## [RECORDS TO PROCESS]
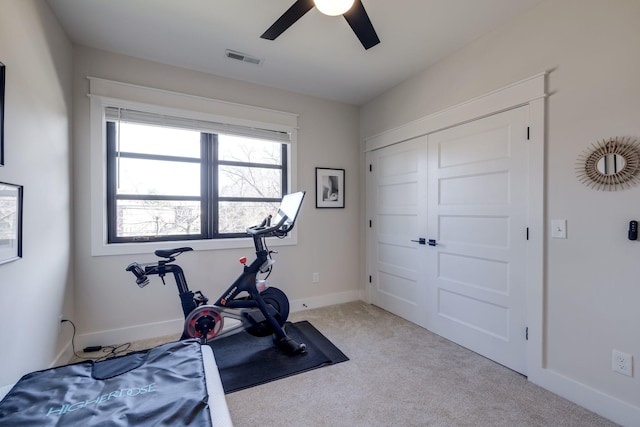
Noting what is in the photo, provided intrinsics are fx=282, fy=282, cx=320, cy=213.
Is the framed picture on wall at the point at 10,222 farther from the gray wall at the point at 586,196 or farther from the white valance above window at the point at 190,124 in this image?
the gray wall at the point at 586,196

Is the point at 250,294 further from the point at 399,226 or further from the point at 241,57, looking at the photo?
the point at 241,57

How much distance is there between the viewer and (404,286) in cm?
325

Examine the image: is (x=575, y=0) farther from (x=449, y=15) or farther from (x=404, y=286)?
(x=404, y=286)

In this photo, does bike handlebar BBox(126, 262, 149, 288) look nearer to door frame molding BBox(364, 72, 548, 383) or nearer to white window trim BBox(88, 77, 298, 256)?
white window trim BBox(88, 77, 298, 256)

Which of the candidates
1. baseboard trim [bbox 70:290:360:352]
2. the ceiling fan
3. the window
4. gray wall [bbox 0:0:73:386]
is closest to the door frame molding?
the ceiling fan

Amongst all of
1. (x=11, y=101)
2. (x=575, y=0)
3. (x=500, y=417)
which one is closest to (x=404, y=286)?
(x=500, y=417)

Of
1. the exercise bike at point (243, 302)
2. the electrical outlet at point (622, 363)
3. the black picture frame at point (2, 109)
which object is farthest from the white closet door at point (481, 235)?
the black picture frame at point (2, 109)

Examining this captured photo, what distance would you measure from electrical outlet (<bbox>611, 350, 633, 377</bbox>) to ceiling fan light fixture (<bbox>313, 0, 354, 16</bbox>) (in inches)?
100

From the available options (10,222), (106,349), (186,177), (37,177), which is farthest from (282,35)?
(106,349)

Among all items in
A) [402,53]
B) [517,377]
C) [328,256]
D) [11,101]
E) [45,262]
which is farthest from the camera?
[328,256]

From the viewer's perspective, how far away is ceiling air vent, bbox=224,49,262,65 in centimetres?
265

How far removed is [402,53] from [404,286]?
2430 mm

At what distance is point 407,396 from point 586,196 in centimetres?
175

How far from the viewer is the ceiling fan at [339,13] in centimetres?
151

...

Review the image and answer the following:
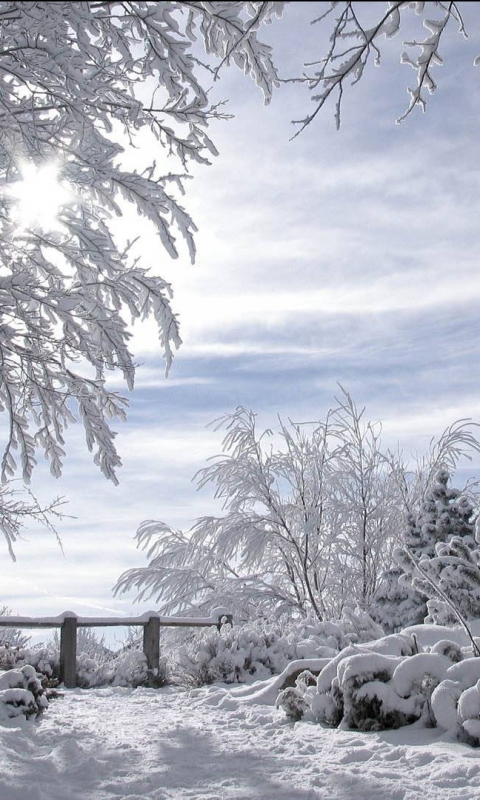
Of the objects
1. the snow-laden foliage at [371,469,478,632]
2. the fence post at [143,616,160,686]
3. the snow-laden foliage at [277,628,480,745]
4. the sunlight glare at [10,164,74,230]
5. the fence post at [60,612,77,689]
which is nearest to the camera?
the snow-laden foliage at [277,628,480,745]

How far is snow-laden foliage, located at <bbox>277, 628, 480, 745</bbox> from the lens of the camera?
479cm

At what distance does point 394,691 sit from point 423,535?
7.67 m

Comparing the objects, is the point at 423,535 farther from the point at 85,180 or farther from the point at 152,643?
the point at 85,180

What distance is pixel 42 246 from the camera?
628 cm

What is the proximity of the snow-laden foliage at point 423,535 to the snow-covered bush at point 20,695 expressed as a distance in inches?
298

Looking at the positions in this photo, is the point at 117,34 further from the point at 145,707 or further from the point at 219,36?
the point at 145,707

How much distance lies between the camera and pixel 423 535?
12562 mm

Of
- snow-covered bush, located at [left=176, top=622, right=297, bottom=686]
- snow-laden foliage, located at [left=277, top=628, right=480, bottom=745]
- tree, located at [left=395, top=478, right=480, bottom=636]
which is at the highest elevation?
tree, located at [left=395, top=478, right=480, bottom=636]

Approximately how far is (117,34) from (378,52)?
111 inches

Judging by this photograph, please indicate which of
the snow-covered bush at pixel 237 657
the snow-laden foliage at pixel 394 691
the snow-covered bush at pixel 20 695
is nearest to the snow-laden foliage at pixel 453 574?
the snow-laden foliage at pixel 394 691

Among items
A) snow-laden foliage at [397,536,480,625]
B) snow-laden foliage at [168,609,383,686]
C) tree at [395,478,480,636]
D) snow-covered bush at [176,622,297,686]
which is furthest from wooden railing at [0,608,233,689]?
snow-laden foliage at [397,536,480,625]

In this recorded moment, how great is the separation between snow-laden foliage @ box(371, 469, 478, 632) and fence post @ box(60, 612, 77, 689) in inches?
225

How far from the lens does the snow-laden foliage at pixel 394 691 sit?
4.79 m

## [DIRECTIONS FOR THIS TASK]
Copy out each line from the entries above that contains the word "viewer" and reproduce every such line in full.

## [SOLUTION]
How much distance is there between the viewer and (404,286) in cm?
From the viewer's perspective, how far away is ceiling air vent, bbox=224,49,262,65 in centimetres?
How far from the viewer is the ceiling fan at [339,13] in centimetres?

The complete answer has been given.